The Python environment was pre-installed by a PhD student (Yifan) in /expanse/lustre/projects/csb176/yifanq/share-env/pytorch-env. Using this shared environment reduces the storage space usage.
git clone https://github.com/Qiaoyf96/Expanse-Instruction.git
There are two files fetched in this "Expanse-Instruction" directory: .bashrc and example.py. You may get them from here (bashrc.txt is the same as .bashrc).
cd Expanse-Instruction
source .bashrc
You can use the following Conda activation command (I have not verified yet)
conda activate /expanse/lustre/projects/csb176/yifanq/share-env/pytorch-env
Or you can use the following method (I have verified)
mkdir ~/.conda
cd ~/.conda
mkdir envs
cd envs
ln -s /expanse/lustre/projects/csb176/yifanq/share-env/pytorch-env .

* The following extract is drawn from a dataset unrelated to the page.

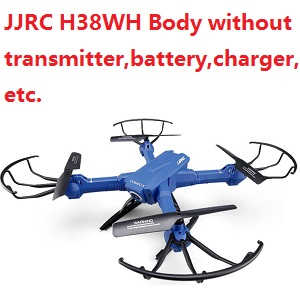JJRC H38 H38WH Body without transmitter,battery,charger,etc.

echo "echo $HOME/.conda/envs/pytorch-env" >> ~/.conda/envs/environments.txt
Then activate conda environment:
conda activate pytorch-env
srun --pty --nodes=1 --ntasks-per-node=1 -p gpu-shared --gpus=1 -t 00:05:00 -A csb175 python example.py
Expected output: Click here.
Notice you can also submit a Python job using sbatch.
The above process loads and produces about 66MB of temporary data space under "data" sub-directory.
srun --pty --nodes=1 --ntasks-per-node=1 -p shared -t 00:10:00 -A csb175 /bin/bash
python
>>> from pyserini.search import SimpleSearcher
searcher = SimpleSearcher.from_prebuilt_index('robust04')
hits = searcher.search('hubble space telescope')
for i in range(0, 10):
print(f'{i+1:2} {hits[i].docid:15} {hits[i].score:.5f}')
Click here for the detailed trace. Notice it may take few minutes to load Pyserini and fetch the Robust04 index remotely from the Pyserini website.
Hidden temporary space used by Pyserini.
Notice that the Robust04 index dataset is loaded during the above test process under .cache of
the home directory. For example, /home/tyang/.cache/pyserini/.
The Robust04 index dataset takes about 2GB space.
If you process and search other datasets pre-processed by Pyserini, the space of
this directory will grow very fast. You can use Linux command "du" to check the space usage.
When appropriate, you should remove this directory or part of that to avoid large wasted temporary space usage.